▸ PROBLEMS:
a) Name every preservative that the forum thread on mold in commercial cookies says may be added to gluten-free baked goods.
b) In the forum thread on mold in commercial cookies, how long did the first poster beat the organic sugar without it breaking down in the oil?

▸ DOCUMENT SECTION:
# Mold Prevention in Commercial Cookies



## glutenfree (Aug 31, 2016)

I have a client in my recipe development business who is looking for an expert opinion on a mold issue that he is having with his cookies when it is shipped or stored at high temperatures/hot weather. The only thing that I can suggest for his organic, non-gmo, gluten-free, Kosher, and vegan cookies in addition to what advice he already has received about water being the cause is the following:

Things that spoil or go rancid quickly contain oil such as whole grains (brown rice flour) and oils (palm), and moisture. Heat causes all of the above to spoil faster. Preservatives may be added to gluten free baked goods such as ascorbic acid (Vitamin C), vinegar, lemon, tomatoes, sugar, and salt.

He was told by someone else to remove the water. However, water seems like the only thing that dissolves organic sugar (it's very hard and large crystals). I've tried beating it for 15 minutes and it still doesn't break down in the oil. The cost of using lots of vanilla extract and such is too costly.

So, if you know of anything I can do please help.

Thanks so much!


----------



## foodpump (Oct 10, 2005)

My first thought is the following:

If this is your client, and you are charging for advice, what is my cut?

My second thought is that oils do indeed go rancid, but not moldy.  Here's a thought for you:

Water is life.

Mold is a form of life.

Countless nations and peoples have been using this fact for countless centuries.

Water can take on many forms.  Condensation is one form.

I guess I'm speaking in riddles, but again, it ain't my client, and I ain't getting paid.....


----------



## foodpump (Oct 10, 2005)

Oh, I forgot'

You can beat sugar as long and as fine as you want, it won't dissolve in oil. Neither will salt for that matter. Which is why both are known as "water soluable".    I was taught this in grade 9 chemistry. 

Do I win a prize?


----------



## glutenfree (Aug 31, 2016)

Spatial reasoning dataset excerpts
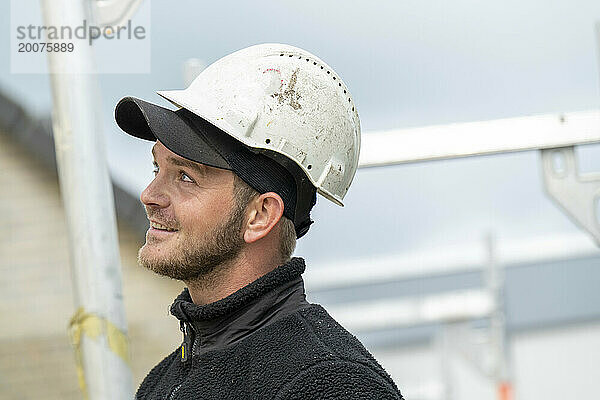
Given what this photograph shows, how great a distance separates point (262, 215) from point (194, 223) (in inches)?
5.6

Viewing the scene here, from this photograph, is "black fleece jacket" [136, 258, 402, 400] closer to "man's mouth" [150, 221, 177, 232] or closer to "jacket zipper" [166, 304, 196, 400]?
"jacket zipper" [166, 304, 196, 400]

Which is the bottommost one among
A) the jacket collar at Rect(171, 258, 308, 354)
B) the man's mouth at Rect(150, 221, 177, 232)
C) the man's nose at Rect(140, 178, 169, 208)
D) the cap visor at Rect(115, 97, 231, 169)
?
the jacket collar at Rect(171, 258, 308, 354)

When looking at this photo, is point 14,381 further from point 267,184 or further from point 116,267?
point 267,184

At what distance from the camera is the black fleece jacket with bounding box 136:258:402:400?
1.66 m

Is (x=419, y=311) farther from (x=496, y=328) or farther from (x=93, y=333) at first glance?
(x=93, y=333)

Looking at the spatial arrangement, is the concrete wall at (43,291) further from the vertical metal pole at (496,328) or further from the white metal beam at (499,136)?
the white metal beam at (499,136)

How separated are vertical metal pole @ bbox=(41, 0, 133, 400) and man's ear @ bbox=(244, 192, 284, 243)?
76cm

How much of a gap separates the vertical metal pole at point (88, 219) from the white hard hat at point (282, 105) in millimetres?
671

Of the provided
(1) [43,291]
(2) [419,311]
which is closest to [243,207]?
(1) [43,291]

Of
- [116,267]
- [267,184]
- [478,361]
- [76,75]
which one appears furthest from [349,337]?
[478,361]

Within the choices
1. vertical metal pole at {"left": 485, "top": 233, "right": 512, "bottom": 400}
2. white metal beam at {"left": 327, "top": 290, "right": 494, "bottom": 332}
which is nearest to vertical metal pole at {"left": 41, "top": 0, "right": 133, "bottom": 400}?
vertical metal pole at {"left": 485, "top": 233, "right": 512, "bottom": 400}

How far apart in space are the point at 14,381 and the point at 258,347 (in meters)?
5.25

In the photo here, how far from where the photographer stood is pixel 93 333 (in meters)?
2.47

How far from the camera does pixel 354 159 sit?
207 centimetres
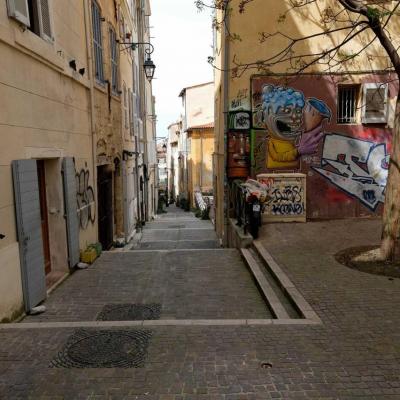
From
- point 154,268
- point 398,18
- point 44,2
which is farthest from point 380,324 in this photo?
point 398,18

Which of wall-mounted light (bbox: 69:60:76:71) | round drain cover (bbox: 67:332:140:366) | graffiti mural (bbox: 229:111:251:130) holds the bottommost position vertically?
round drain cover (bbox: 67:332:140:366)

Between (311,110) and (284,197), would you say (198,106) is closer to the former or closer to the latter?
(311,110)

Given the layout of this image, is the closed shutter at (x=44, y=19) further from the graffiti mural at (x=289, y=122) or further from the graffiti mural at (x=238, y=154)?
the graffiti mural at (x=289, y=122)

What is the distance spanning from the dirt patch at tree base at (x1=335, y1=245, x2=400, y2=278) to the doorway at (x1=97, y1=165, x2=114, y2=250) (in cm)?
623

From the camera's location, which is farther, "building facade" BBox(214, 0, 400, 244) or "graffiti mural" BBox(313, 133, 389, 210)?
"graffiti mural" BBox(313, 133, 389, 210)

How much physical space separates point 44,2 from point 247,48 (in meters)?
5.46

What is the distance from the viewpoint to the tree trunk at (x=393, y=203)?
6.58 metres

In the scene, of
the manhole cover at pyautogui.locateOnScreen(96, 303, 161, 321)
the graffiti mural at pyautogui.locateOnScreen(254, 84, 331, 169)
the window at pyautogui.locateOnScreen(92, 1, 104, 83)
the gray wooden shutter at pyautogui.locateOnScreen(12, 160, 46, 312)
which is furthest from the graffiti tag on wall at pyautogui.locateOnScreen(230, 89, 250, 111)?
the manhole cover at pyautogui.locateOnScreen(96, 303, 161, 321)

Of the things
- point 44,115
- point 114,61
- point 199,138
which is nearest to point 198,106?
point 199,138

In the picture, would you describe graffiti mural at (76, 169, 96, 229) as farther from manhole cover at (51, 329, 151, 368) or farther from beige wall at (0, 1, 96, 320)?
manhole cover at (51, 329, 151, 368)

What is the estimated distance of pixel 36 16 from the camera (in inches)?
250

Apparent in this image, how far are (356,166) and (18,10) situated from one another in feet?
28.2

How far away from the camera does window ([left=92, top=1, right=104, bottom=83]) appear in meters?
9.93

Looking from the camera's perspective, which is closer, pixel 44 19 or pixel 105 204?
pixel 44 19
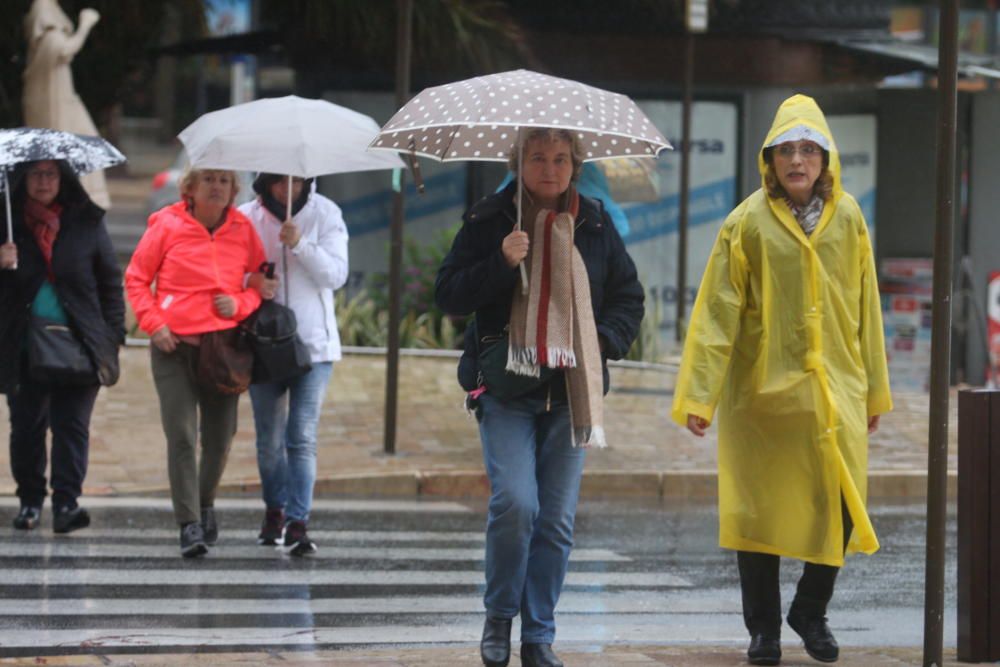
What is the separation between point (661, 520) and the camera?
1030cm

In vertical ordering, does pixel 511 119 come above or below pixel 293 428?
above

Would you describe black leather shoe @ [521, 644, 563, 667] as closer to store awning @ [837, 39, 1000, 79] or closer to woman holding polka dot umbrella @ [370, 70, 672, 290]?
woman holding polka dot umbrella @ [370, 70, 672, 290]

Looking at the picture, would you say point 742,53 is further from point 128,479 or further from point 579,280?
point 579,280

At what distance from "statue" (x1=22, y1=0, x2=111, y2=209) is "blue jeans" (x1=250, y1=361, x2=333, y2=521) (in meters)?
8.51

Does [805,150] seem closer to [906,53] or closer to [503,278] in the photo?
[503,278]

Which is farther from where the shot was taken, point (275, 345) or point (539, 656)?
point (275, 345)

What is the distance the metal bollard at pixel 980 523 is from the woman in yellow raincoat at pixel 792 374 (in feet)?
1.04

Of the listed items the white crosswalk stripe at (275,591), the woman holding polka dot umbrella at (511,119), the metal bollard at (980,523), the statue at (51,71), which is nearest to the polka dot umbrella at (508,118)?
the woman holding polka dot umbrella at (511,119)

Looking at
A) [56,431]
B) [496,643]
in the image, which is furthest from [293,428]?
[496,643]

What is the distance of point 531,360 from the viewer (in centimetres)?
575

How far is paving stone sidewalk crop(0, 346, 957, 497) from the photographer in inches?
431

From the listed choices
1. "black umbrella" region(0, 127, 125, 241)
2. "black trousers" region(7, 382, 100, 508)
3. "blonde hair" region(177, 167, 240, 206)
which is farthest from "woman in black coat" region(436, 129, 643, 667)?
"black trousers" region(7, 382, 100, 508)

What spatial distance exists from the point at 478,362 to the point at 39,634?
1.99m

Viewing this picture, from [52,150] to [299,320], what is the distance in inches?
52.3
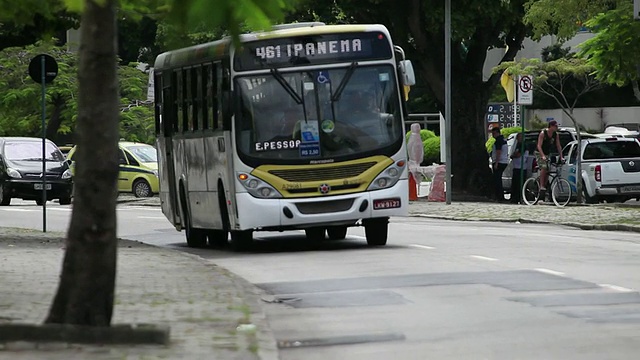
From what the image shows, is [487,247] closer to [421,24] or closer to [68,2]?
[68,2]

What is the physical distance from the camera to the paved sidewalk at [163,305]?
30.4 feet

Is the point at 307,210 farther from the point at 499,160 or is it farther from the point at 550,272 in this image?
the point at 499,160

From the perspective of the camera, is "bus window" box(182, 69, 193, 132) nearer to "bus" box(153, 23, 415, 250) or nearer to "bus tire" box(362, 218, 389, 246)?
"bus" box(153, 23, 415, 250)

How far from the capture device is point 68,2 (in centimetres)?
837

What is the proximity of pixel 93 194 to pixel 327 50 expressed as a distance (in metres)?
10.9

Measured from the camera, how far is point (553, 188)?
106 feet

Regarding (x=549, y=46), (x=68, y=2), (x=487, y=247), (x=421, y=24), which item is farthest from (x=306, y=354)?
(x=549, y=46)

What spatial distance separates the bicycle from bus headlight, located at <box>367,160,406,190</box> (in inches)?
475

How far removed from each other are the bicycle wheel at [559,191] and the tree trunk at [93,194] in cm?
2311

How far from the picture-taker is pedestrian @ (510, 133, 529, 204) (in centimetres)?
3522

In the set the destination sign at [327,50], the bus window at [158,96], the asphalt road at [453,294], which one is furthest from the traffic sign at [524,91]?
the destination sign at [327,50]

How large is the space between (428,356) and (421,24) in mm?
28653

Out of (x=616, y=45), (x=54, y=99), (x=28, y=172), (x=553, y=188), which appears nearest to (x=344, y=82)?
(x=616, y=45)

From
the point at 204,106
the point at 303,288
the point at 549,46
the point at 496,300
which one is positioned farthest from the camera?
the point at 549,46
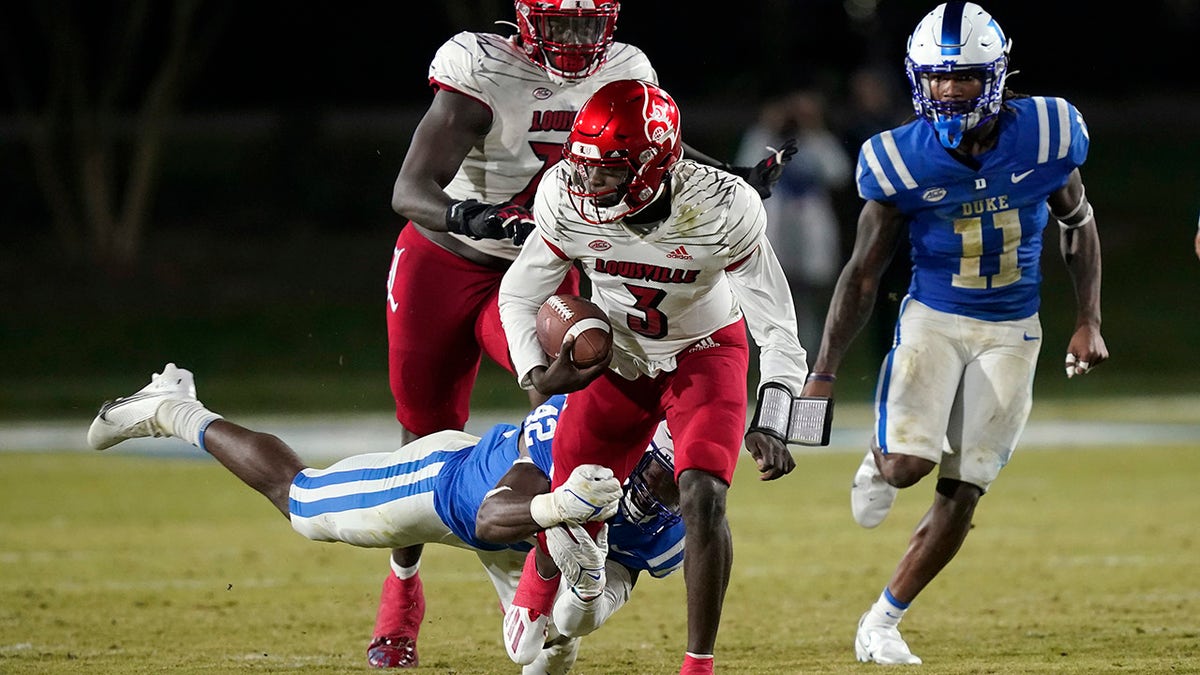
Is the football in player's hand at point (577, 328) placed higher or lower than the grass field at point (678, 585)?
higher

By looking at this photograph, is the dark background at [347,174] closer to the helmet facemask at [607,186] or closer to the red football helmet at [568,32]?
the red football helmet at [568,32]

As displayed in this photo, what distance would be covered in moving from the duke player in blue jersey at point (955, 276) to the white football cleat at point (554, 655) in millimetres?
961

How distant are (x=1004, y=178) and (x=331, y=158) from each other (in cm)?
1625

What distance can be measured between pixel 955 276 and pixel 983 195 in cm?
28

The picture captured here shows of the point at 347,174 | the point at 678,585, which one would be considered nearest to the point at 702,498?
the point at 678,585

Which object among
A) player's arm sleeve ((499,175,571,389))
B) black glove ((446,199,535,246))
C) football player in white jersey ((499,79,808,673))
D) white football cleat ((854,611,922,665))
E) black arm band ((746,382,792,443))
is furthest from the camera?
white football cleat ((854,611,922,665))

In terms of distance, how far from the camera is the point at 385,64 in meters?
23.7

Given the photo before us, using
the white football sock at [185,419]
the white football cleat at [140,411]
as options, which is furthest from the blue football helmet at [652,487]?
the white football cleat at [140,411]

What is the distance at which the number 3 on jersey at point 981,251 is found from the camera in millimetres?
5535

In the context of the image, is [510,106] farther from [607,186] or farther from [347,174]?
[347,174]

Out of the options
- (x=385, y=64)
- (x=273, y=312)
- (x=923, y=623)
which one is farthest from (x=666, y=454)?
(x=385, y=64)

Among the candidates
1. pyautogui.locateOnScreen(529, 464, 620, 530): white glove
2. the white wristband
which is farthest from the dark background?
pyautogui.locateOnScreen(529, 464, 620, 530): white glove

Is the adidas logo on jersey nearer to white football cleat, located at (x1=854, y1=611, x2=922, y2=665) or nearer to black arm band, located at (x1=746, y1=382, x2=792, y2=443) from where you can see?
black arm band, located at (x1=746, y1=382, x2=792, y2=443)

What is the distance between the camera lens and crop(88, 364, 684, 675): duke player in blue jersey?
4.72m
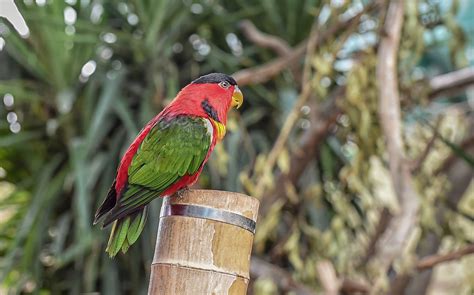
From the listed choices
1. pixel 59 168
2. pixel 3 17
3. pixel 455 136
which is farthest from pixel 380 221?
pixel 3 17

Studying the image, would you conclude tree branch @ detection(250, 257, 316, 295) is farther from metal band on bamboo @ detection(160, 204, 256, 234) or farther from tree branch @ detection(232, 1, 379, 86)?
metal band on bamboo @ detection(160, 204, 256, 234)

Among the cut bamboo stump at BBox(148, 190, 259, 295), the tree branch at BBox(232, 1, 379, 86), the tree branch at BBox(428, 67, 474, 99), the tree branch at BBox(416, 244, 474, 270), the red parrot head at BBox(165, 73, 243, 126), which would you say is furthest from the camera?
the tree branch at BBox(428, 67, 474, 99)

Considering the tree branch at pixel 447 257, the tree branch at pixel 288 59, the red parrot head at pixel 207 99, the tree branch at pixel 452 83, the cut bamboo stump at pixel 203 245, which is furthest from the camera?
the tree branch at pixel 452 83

▸ EXPECTED OUTPUTS:
a) Ascorbic acid (Vitamin C), vinegar, lemon, tomatoes, sugar, and salt

b) 15 minutes